The average human head weighs about 10 kg. If that 10 kg is precariously perched on top of a spine, it will surely have a big influence on the balance and direction of the spine. If you then consider the way our head is balanced on our spine, you can already imagine that the placing of the head would have an enormous effect on the stability of the torso. (see blog about the torso of the rider)

If we consider the anatomy of the head and neck, we will notice that the head is not placed exactly within it’s middle on the neck vertebrae, it is more like a two thirds in the front and one third at the back kind of placement (that’s why our head rolls forward when we fall asleep sitting upright).

When we now look at the incorrect posture of modern society, where the head is positioned at a forward thrust, it is clear that the balance of the torso will be influenced in a negative way. Not only that, but the back of the neck will be under increased pressure to tighten all the muscles to try and hold the head from falling off the neck. Add the fact that the rider then looks at his horse’s head, and you will soon realise that there has to be a lot of extra weight on the front of the horse.

Another problem one often sees with riders is when they turn their horse and then lean their neck to the inside as if to help the turn. Once again, this adds weight where the horse does not need it in order to balance himself. If we use our heads to lead into the turn, it would be a good idea to try and keep our ears on the same level, just like we want our horse’s ears to stay on the same level when riding a turn.
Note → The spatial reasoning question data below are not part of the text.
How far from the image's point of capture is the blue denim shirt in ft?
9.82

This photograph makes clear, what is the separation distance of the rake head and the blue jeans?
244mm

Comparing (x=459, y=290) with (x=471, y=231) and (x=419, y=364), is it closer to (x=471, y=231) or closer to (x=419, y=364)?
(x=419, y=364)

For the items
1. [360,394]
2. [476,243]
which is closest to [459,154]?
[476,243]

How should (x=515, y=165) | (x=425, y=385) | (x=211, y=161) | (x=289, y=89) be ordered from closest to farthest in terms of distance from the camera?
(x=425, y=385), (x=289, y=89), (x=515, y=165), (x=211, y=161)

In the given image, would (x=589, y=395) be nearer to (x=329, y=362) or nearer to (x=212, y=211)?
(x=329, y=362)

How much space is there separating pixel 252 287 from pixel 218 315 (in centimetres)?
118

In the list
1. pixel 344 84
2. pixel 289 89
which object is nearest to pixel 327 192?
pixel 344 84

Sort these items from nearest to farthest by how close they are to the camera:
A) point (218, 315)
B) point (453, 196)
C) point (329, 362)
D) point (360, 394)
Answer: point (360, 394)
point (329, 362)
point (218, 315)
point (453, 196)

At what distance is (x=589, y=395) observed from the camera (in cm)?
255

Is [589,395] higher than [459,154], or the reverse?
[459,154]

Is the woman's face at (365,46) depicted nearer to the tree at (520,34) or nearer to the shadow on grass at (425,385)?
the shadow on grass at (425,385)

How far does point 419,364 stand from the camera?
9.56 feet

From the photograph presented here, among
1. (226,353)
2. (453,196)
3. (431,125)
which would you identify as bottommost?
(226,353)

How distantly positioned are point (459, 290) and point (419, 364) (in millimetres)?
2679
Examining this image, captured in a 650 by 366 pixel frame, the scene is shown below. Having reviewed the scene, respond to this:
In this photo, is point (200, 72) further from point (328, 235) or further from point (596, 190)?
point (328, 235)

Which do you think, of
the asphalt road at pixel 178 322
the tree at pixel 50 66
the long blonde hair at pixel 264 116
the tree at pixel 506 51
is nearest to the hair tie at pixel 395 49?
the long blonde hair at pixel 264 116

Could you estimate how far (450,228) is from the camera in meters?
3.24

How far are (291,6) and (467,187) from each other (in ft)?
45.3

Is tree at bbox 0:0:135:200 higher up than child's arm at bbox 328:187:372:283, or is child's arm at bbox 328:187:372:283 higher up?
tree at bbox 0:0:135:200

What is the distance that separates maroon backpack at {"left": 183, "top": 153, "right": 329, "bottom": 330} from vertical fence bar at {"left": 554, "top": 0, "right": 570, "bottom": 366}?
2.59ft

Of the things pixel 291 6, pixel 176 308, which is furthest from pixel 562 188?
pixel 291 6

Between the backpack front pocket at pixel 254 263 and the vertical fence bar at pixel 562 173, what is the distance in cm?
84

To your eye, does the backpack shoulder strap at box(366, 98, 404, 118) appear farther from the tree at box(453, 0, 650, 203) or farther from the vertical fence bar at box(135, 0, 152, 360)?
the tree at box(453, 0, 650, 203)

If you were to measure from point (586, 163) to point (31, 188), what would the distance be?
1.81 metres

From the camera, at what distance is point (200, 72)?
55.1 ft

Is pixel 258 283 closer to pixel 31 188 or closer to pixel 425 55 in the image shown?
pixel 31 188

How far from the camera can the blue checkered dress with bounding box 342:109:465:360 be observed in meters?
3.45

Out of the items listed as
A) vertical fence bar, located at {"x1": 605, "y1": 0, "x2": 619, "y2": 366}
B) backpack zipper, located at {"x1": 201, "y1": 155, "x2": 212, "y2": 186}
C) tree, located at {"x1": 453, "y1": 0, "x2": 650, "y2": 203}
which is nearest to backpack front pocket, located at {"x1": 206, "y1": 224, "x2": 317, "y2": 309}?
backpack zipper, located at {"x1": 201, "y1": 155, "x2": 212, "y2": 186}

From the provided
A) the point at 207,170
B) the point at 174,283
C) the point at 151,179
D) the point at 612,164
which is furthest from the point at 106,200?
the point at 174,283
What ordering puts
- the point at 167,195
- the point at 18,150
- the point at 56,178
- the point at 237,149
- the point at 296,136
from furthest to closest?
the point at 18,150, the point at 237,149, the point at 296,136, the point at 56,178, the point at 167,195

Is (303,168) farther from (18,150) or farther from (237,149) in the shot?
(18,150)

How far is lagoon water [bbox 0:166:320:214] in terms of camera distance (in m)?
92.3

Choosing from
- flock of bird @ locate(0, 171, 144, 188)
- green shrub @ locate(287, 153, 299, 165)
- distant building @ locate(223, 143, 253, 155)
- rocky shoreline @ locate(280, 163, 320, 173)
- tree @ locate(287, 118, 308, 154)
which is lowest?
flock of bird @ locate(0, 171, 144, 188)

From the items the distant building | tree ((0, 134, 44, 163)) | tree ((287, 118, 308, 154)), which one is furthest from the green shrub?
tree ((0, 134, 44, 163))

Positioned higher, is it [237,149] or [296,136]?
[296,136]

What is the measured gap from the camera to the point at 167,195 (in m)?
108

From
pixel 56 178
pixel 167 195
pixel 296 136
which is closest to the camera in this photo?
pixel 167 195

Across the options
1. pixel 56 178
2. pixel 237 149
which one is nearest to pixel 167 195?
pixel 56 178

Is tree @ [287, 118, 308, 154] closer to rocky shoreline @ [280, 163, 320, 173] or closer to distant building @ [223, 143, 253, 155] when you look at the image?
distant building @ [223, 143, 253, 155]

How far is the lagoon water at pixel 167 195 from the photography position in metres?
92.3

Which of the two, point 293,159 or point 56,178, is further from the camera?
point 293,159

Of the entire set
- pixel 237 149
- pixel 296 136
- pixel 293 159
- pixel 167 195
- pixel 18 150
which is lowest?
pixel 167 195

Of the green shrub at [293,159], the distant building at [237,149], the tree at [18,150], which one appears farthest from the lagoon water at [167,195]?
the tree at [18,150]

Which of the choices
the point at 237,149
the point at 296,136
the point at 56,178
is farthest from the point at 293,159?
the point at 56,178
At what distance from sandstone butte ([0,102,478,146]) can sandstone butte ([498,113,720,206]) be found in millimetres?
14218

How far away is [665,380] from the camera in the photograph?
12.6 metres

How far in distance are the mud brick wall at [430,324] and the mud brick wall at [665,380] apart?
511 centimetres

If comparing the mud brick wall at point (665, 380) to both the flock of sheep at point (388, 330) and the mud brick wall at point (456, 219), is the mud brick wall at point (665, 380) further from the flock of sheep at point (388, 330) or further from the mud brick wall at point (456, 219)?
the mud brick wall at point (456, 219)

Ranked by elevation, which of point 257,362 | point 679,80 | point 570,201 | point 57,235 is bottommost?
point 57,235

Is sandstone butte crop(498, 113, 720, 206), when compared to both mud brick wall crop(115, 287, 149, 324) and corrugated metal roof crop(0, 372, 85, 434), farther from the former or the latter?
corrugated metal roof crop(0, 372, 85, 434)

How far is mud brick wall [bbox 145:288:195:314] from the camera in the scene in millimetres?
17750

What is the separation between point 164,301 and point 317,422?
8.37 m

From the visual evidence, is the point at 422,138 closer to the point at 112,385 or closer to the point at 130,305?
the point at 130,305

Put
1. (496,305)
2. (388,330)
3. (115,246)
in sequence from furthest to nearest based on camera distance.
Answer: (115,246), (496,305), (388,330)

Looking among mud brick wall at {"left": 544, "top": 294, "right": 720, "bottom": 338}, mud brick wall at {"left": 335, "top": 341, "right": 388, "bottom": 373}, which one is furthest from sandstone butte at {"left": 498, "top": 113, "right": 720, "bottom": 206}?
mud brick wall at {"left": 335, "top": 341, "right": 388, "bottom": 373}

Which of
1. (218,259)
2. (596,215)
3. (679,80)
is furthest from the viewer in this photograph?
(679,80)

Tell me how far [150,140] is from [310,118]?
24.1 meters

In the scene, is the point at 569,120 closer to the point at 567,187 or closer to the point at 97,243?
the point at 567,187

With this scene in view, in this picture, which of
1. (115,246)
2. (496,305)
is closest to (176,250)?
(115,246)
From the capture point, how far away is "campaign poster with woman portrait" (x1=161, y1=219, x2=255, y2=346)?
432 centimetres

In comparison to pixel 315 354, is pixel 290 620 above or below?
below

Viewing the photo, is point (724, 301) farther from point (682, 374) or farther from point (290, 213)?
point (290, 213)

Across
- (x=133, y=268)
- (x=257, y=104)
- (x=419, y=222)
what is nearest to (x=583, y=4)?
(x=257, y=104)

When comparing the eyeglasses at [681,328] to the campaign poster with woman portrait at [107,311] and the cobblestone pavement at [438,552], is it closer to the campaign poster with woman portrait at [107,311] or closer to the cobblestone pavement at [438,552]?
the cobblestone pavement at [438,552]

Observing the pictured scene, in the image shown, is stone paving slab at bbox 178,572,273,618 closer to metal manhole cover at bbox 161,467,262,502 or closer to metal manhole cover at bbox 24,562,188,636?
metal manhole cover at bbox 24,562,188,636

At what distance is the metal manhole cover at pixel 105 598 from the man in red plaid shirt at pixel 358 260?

So, what is the correct position for the head of the rider? The best way to try and describe it, is as follows: pretend you can balance your head in the middle of your neck by taking your chin back towards your neck, imagine you are in an “on the bit” position, where the muscles on the front of your neck relax (make a double chin) and find the position where you can relax your jaw by swallowing once and then let it hang with your teeth not touching. In the correct position, your teeth will be aligned, if the position of your nose is too high, the lower jaw will automatically move back, if your nose is too low, the lower jaw will automatically move forward. This is also the best way for your breath to move in and out of your body with ease. Your horse will have a similar thing happen in his anatomy.